At the same time, it’s a lot of pressure to think of the big plans that God has for this child, and that for whatever reason, you are the one that has been entrusted to nurture them and help them reach their purpose.  This of course goes for mothers who adopt children officially and unofficially, because raising a child is raising a child.  When entrusted with the care of a child, you have the responsibility to speak life into them, regardless of your own circumstances.  Giving them more than you had is always a natural goal, and not in a political or material sense, but in terms of values and experiences.  You just have to “Train up a child in the way that he should go” and trust  and pray that ” he will not depart from it”.  You want to do the absolute best for your child, but in the end you have to trust that they will make good decisions with the tools you have given them.

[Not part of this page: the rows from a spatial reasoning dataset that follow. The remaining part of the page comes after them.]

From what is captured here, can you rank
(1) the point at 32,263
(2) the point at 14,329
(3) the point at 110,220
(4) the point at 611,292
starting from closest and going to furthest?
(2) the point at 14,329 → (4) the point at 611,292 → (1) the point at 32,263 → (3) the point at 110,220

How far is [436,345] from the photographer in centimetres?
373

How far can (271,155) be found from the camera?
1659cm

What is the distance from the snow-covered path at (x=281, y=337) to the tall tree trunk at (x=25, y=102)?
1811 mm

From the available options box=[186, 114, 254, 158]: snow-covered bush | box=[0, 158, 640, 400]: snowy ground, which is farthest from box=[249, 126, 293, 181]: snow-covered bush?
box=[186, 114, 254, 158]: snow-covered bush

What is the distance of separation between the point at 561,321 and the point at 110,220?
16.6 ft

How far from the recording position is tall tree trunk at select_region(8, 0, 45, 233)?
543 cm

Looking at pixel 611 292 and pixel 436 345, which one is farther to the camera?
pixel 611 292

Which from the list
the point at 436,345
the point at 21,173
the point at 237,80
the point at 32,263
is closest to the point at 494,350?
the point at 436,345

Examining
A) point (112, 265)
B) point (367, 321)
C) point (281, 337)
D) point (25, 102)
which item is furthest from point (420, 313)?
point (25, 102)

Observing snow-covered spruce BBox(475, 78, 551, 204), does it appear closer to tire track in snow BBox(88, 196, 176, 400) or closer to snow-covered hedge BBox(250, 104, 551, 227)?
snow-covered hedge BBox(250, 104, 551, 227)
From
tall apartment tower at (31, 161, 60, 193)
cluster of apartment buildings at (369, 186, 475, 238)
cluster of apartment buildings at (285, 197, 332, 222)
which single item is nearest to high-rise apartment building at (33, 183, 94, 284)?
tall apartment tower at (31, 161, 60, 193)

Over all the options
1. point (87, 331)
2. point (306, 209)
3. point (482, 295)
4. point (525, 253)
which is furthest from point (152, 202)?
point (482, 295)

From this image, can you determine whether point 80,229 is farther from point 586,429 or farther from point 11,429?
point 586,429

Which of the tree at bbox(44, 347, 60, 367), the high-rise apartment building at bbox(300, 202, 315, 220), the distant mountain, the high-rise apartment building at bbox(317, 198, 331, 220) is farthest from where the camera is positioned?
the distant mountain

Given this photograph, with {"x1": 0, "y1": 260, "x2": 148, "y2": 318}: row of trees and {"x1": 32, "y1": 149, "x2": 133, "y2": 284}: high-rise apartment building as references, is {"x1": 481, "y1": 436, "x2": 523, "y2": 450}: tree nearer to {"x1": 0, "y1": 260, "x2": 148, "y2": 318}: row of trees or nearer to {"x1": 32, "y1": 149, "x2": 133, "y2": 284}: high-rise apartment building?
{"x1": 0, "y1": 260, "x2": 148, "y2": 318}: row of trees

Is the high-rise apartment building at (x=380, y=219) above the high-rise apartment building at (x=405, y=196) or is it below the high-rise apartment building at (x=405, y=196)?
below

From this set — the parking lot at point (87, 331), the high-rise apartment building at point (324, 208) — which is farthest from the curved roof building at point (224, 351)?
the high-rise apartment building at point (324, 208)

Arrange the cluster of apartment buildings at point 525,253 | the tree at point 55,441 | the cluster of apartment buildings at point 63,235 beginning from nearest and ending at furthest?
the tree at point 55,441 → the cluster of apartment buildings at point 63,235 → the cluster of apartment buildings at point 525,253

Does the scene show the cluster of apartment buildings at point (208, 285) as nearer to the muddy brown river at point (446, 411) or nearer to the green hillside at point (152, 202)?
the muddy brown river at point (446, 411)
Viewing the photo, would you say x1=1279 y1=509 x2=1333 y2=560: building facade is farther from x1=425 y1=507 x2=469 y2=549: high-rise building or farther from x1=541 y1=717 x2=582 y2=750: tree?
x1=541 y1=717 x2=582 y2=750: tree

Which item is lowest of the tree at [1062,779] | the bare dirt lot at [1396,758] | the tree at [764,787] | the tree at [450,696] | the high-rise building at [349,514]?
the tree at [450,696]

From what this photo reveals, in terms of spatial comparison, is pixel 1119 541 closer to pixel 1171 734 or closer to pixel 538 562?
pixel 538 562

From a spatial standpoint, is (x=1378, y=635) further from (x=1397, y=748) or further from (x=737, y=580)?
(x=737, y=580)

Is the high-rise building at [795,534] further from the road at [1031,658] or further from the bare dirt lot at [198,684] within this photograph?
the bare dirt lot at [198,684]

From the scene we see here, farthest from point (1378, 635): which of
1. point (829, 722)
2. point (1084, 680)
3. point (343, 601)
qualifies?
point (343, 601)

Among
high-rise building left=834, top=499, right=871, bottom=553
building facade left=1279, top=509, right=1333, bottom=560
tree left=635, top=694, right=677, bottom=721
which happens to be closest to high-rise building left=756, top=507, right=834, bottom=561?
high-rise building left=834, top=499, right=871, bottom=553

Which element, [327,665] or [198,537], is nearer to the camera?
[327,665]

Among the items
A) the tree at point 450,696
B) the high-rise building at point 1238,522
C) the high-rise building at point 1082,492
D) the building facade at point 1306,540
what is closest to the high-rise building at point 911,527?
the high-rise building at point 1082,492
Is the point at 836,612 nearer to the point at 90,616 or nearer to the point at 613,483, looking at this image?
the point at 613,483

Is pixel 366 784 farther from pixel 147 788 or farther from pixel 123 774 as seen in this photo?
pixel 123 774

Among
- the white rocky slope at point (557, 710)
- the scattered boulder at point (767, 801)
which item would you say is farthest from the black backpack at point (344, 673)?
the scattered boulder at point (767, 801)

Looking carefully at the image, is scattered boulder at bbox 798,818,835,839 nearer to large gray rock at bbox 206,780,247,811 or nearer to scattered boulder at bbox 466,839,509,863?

Grace under pressure” is a cliché that a mother exercises constantly, because it is a lot of work!  Dealing with all of the highs and lows of life is an accomplishment in itself, and successfully raising a literate person on top of that is pretty deep.  There is so much I have taken for granted that my mother has taught me through word and action.  Even when she was working hard to support me and give me those things she didn’t have growing up, she made sure I was with other women who would care for me as if I was their own and teach me well (shout out to Nana, my Aunties, and my second mothers, I love you guys!).  She taught me how to show love and how to be loved without ever explicitly telling me how, and it is such a blessing that I know I haven’t reflected on as I should.  Since I technically grew up in a single parent home, I have at times been jealous of healthy father-child relationships, but I now realize how privileged I have been to have a mother who deserves celebration.  Yes, I am among the statistical majority who had a loving mother to care for them,  but sadly so many don’t for a lot of different reasons.   With this in mind, the best way I can think of to honor my mother during this season and always is to be a great mother to my son and any future offspring, and a great second mother or mentor to someone else’s child.  If we know love (God is love), we should pass on the legacy of love, and I don’t believe anyone can do this better than a mother.